Archive for sentiment analysis

The grilling is scheduled a fortnight hence

Posted in Uncategorized with tags , , , , , , , , on 2011 July 20 by Asad Sayeed

Yep, my Special Day of Reckoning is approaching:

 THE DISSERTATION DEFENSE FOR THE DEGREE OF Ph.D. IN COMPUTER SCIENCE FOR

Asad Basheer Sayeed

Will be held:

DATE:                    Wednesday August 3, 2011 at 12:00 p.m.

LOCATION:           Room 3258 A.V. Williams Bldg.

TITLE:        A Distributional and Syntactic Approach to Fine-Grained Opinion Mining

ABSTRACT:  This thesis contributes to a larger social science research program of analyzing the diffusion of IT innovations. We show how to automatically discriminate portions of text dealing with opinions about innovations by finding {source, target, opinion} triples in text. In this context, we can discern a list of innovations as targets from the domain itself. We can then use this list as an anchor for finding the other two members of the triple at a “fine-grained” level—paragraph contexts or less.

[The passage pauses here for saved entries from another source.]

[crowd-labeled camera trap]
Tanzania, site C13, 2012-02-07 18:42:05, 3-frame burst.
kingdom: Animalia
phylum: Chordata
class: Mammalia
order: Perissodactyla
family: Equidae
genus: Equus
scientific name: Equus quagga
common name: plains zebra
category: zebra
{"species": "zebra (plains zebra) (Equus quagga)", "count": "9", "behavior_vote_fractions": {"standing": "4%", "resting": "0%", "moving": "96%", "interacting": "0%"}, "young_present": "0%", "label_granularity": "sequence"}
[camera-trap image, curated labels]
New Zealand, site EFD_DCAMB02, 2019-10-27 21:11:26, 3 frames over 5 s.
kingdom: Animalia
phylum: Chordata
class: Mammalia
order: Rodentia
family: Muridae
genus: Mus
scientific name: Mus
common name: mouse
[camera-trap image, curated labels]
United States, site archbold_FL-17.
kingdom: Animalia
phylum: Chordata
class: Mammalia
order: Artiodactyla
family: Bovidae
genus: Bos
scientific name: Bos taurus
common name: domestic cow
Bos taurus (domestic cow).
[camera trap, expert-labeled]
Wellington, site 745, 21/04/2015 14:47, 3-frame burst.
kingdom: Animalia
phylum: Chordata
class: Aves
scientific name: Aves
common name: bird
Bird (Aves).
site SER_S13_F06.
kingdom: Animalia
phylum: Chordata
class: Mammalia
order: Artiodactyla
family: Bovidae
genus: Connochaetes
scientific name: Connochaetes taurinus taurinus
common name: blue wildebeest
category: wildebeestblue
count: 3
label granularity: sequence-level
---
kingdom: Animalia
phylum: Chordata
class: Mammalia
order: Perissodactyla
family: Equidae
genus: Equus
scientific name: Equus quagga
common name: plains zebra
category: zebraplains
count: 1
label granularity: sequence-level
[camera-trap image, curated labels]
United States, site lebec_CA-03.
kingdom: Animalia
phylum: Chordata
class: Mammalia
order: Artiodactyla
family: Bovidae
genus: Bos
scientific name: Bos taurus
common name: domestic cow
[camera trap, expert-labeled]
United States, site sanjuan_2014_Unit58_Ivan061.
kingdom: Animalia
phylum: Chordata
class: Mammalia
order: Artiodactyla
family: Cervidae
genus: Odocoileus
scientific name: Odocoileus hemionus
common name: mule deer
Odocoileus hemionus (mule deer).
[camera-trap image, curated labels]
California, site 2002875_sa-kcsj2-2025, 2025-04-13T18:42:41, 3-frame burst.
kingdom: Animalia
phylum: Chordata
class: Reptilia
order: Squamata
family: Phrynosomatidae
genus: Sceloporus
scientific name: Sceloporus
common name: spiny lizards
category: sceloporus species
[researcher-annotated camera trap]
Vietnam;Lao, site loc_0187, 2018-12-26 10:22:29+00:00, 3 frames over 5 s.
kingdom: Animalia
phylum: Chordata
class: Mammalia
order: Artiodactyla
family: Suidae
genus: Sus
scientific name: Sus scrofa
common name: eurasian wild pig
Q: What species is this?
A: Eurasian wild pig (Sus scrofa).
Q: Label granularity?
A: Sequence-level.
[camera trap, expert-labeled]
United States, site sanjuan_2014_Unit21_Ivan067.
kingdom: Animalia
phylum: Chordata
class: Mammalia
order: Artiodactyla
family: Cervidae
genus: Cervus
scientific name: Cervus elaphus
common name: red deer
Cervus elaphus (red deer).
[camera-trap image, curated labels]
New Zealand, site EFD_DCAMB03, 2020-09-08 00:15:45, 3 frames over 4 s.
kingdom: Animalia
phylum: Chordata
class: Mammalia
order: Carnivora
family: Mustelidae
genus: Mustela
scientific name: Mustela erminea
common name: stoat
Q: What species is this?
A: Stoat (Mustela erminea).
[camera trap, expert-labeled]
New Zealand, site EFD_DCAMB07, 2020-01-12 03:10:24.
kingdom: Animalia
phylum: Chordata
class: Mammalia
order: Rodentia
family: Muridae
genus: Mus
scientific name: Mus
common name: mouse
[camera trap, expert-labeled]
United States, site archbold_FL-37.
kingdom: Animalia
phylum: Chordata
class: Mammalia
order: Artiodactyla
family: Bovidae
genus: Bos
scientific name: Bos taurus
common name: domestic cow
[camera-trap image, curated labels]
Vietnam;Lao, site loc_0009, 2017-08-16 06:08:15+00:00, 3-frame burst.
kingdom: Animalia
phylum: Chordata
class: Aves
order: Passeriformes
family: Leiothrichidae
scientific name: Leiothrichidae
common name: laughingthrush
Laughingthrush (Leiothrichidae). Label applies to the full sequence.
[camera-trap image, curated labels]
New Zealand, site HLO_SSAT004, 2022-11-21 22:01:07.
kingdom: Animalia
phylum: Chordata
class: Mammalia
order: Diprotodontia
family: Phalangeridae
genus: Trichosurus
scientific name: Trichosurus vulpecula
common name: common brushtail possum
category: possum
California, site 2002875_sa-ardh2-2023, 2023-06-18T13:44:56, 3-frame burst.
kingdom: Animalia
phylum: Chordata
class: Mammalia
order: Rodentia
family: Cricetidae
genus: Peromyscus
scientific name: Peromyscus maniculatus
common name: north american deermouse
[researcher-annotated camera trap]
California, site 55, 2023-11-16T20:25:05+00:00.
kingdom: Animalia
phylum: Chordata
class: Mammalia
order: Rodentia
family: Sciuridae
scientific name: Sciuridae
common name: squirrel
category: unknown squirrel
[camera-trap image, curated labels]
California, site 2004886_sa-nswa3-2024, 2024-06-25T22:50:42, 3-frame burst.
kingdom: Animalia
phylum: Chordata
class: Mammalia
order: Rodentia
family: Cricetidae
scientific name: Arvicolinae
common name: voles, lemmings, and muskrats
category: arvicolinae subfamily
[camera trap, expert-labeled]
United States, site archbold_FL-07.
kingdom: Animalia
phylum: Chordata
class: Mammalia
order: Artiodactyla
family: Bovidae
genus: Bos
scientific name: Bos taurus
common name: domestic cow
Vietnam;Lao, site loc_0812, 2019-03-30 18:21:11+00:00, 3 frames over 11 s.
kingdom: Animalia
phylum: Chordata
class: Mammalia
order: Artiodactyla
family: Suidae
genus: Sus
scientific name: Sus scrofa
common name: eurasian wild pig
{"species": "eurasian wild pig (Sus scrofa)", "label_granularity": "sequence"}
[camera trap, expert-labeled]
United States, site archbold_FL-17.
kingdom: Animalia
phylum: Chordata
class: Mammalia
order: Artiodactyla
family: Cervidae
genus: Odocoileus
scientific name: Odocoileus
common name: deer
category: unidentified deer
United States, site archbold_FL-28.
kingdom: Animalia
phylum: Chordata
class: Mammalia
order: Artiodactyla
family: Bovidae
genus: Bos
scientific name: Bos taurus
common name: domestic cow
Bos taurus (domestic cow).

We first demonstrate a vector space model for finding opinionated contexts in which the innovation targets are mentioned. We can find paragraph-level contexts by searching for an “expresses-an-opinion-about” relation between sources and targets using a supervised model with an SVM that uses features derived from a general-purpose subjectivity lexicon and a corpus indexing tool. We show that our algorithm correctly filters the domain relevant subset of subjectivity terms so that they are more highly valued.

We then turn to identifying the opinion. Typically, opinions in opinion mining are taken to be positive or negative. We discuss a crowdsourcing technique developed to create the seed data describing human perception of opinion bearing language needed for our supervised learning algorithm. Our user interface successfully limited the meta-subjectivity inherent in the task (“What is an opinion?”) while reliably retrieving relevant opinionated words using labour not expert in the domain.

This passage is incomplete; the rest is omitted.